Experimental program
Comparison scheme
Effect test

Embodiment 1

[0047] Such as figure 1 As shown, the deep learning-based expressway real-time early warning method of the present embodiment, the method is implemented in the smart chip, including:

[0048] S101: Acquire real-time video data in multiple directions of the expressway.

[0049] For example: Get real-time video data of four directions of the highway.

[0050] S102: Simultaneously identify real-time video data from multiple directions based on the neural network model in the smart chip, and obtain a highway event identification result.

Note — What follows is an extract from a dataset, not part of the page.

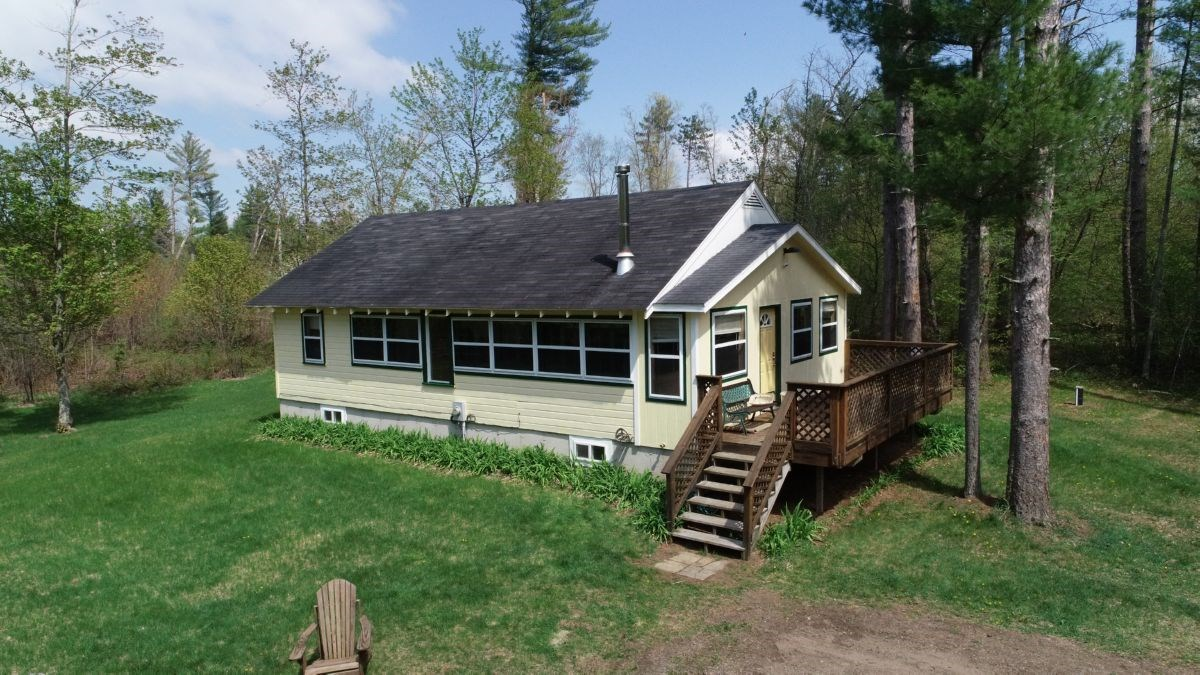 Central Wisconsin Retreat in Clark County Online Auction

[0051] In this embodiment, the smart chip includes:

[0052] The video input module is used to receive real-time video data in multiple directions of the expressway;

[0053] The video processing subsystem module is used to decompose the real-time video data in multiple directions of the highway into basic video data and extended video data;

[0054] The intelligent video engine module is used to convert the image frame data in the current ex...

Embodiment 2

[0091] Such as figure 2 As shown, the present embodiment provides a deep learning-based expressway real-time early warning system, which includes:

[0092] A video data acquisition module, which is used to acquire real-time video data in multiple directions of the expressway;

[0093] An event recognition module, which is used to simultaneously recognize real-time video data in multiple directions based on the neural network model in the smart chip, and obtain a highway event recognition result;

[0094] The event early warning module is used to send an early warning signal to the early warning device according to the highway event recognition result, and at the same time send the early warning signal to the background server, and the background server sends the early warning signal to the early warning area client for driving guidance.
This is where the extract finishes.